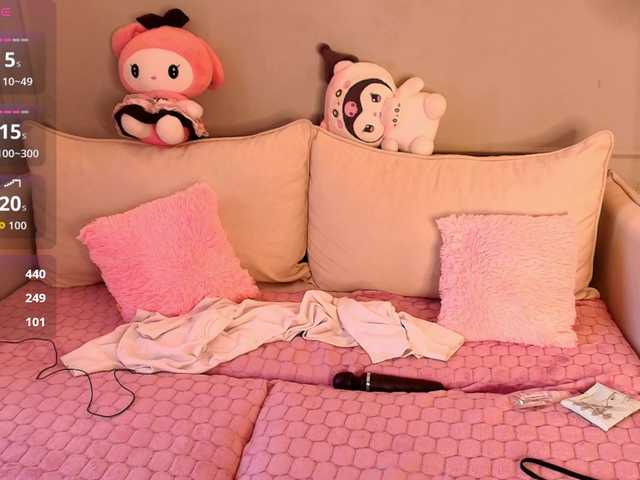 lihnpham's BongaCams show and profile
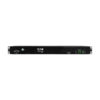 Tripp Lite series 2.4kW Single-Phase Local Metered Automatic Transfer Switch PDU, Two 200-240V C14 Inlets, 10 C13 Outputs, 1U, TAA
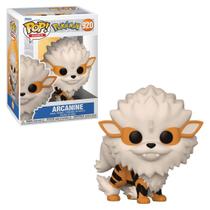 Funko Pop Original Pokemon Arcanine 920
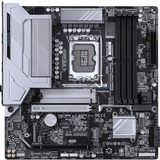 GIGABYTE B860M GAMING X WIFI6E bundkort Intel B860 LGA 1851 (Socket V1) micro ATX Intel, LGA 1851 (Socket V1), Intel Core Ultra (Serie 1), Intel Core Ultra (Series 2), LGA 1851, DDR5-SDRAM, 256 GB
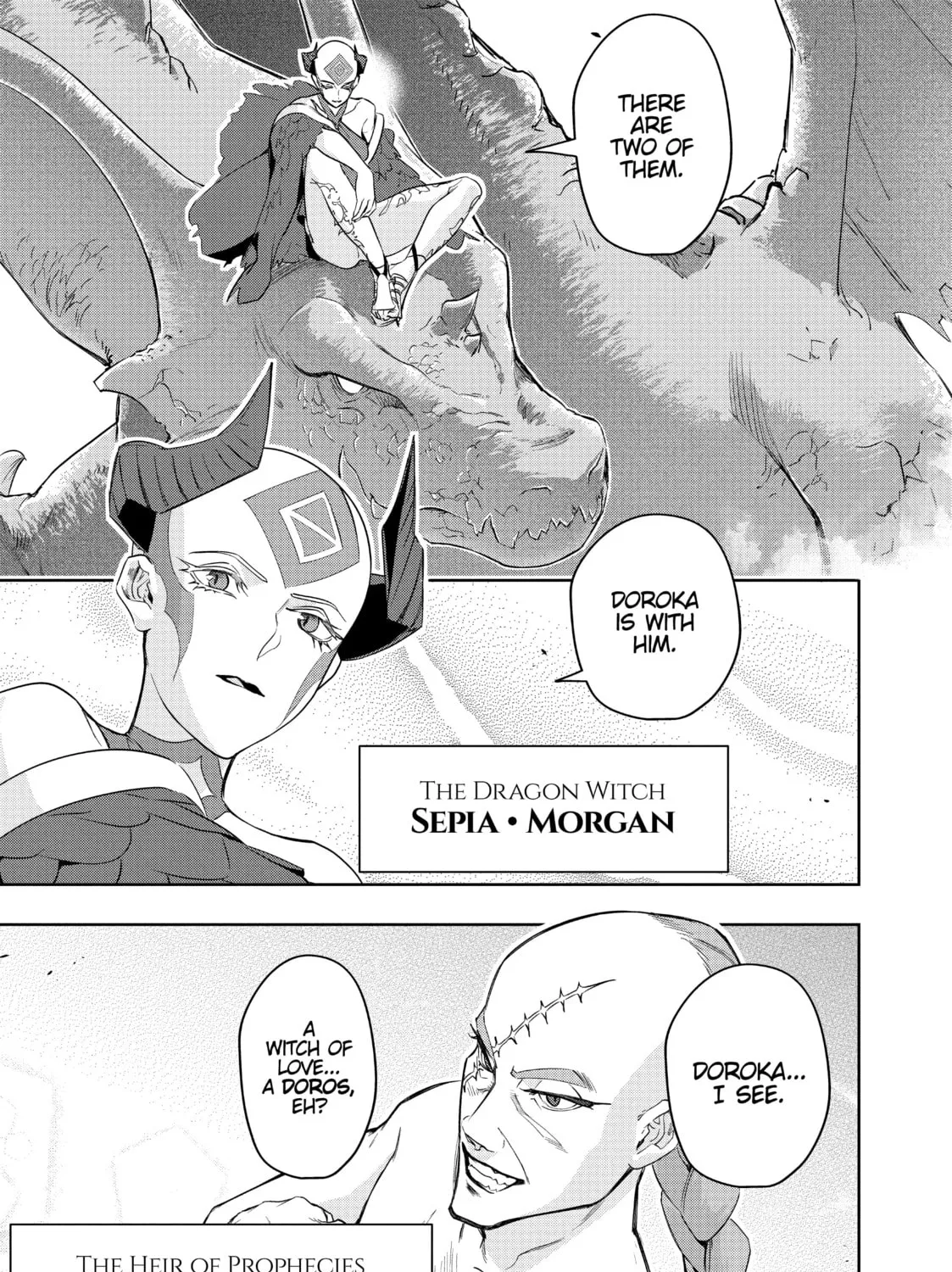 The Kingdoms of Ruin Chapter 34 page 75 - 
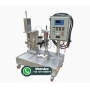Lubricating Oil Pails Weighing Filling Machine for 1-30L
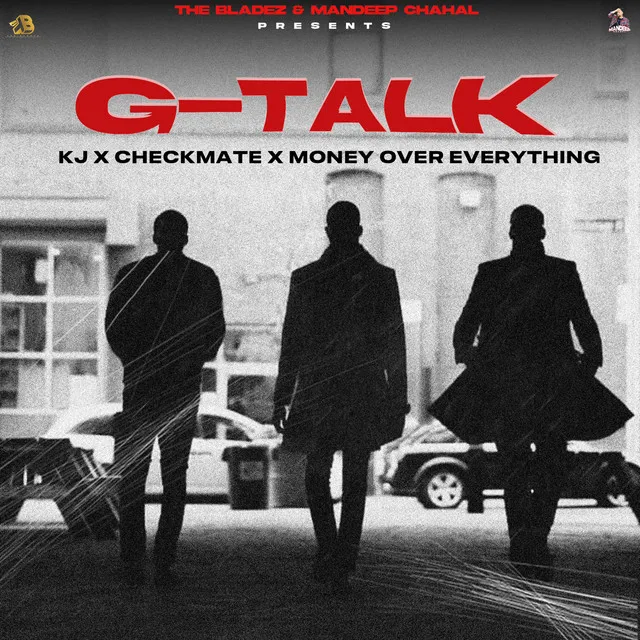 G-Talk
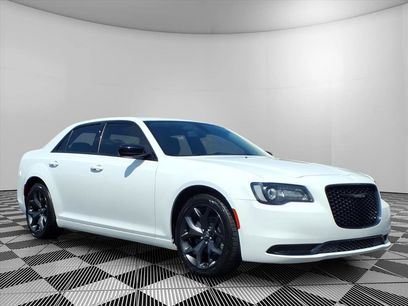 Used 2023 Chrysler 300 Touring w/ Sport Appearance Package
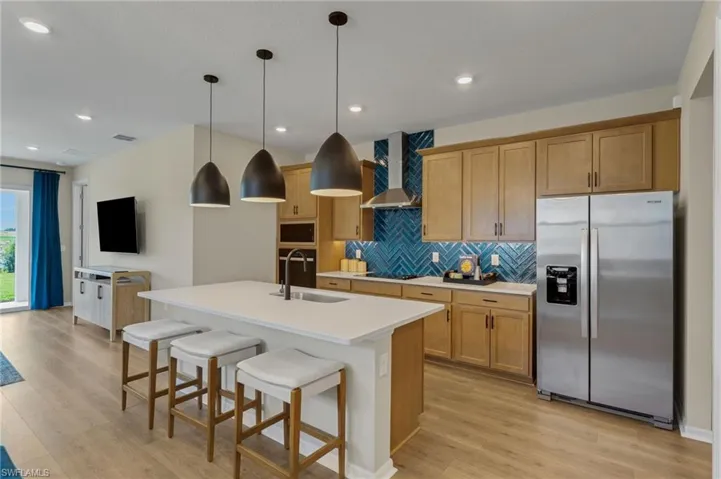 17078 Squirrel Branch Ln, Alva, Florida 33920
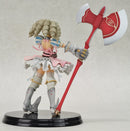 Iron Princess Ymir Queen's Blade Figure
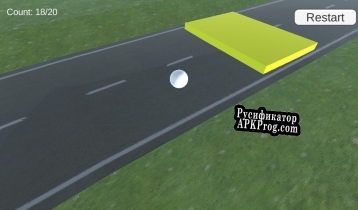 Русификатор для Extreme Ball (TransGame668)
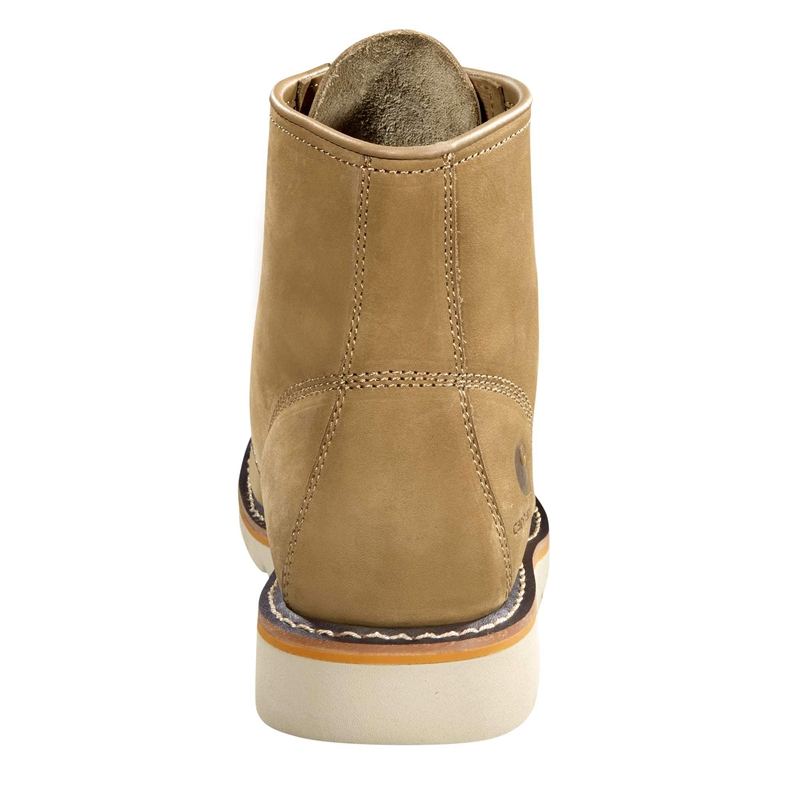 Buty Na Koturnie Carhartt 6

● **PROBLEM STATEMENT**
Every entry above needs to be retyped exactly; drop the pictures.

● **EXERCISE SOLUTION**
 lihnpham's BongaCams show and profile
 Tripp Lite series 2.4kW Single-Phase Local Metered Automatic Transfer Switch PDU, Two 200-240V C14 Inlets, 10 C13 Outputs, 1U, TAA
 Funko Pop Original Pokemon Arcanine 920
 GIGABYTE B860M GAMING X WIFI6E bundkort Intel B860 LGA 1851 (Socket V1) micro ATX Intel, LGA 1851 (Socket V1), Intel Core Ultra (Serie 1), Intel Core Ultra (Series 2), LGA 1851, DDR5-SDRAM, 256 GB
 The Kingdoms of Ruin Chapter 34 page 75 - 
Lubricating Oil Pails Weighing Filling Machine for 1-30L
 G-Talk
 Used 2023 Chrysler 300 Touring w/ Sport Appearance Package
 17078 Squirrel Branch Ln, Alva, Florida 33920
 Iron Princess Ymir Queen's Blade Figure
 Русификатор для Extreme Ball (TransGame668)
 Buty Na Koturnie Carhartt 6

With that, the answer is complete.